--- TASK OBJECTIVE ---
For each line of the listing below that contains the string "Meki", copy the line.

--- TASK DATA ---
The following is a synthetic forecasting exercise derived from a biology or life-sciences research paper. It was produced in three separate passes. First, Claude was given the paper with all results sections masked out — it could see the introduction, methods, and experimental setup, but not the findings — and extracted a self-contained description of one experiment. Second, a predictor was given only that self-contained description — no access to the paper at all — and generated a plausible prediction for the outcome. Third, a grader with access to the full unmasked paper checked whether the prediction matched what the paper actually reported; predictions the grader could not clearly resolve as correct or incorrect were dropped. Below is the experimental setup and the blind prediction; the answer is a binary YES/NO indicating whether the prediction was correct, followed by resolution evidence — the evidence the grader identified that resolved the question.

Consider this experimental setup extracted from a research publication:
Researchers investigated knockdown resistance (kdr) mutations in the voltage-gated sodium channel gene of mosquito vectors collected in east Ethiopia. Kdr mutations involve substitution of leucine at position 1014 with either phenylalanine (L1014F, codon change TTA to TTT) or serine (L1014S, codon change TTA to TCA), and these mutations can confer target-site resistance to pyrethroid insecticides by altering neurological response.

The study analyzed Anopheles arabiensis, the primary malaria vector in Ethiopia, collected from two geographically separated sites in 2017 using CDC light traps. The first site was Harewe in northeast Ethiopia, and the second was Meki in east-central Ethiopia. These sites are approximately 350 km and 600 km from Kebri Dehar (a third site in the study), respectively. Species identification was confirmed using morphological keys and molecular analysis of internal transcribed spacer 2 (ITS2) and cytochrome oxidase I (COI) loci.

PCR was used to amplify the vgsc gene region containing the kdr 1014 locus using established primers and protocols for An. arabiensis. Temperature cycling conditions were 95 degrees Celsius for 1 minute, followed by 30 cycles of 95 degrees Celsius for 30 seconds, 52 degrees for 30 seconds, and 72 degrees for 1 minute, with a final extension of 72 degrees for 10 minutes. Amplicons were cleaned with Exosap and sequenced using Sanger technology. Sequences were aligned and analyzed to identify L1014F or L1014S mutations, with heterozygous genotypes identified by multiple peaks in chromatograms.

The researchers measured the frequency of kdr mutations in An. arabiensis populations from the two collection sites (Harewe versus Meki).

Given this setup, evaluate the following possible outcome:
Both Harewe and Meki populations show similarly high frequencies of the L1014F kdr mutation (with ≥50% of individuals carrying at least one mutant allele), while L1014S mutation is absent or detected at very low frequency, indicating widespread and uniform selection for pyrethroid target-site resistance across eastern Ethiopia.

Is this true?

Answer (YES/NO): NO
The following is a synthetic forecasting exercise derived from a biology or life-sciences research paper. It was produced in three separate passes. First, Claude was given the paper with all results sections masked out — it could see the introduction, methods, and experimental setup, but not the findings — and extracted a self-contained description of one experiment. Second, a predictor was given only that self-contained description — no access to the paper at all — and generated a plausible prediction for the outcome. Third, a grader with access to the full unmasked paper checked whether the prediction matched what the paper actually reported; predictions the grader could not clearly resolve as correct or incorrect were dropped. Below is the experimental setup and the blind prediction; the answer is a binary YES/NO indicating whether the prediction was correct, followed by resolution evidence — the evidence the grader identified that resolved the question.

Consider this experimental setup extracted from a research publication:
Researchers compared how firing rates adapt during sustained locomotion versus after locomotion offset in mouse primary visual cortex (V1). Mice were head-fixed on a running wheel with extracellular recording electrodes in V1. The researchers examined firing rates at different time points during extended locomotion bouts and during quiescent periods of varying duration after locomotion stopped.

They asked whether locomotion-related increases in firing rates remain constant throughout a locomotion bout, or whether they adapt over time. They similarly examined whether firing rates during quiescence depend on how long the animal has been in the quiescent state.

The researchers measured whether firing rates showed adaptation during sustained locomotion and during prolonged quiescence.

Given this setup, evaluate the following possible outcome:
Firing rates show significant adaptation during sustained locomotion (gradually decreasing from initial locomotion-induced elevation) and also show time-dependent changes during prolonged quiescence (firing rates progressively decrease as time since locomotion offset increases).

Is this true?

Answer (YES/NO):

--- RESULT OF THIS TASK ---
The study analyzed Anopheles arabiensis, the primary malaria vector in Ethiopia, collected from two geographically separated sites in 2017 using CDC light traps. The first site was Harewe in northeast Ethiopia, and the second was Meki in east-central Ethiopia. These sites are approximately 350 km and 600 km from Kebri Dehar (a third site in the study), respectively. Species identification was confirmed using morphological keys and molecular analysis of internal transcribed spacer 2 (ITS2) and cytochrome oxidase I (COI) loci.
The researchers measured the frequency of kdr mutations in An. arabiensis populations from the two collection sites (Harewe versus Meki).
Both Harewe and Meki populations show similarly high frequencies of the L1014F kdr mutation (with ≥50% of individuals carrying at least one mutant allele), while L1014S mutation is absent or detected at very low frequency, indicating widespread and uniform selection for pyrethroid target-site resistance across eastern Ethiopia.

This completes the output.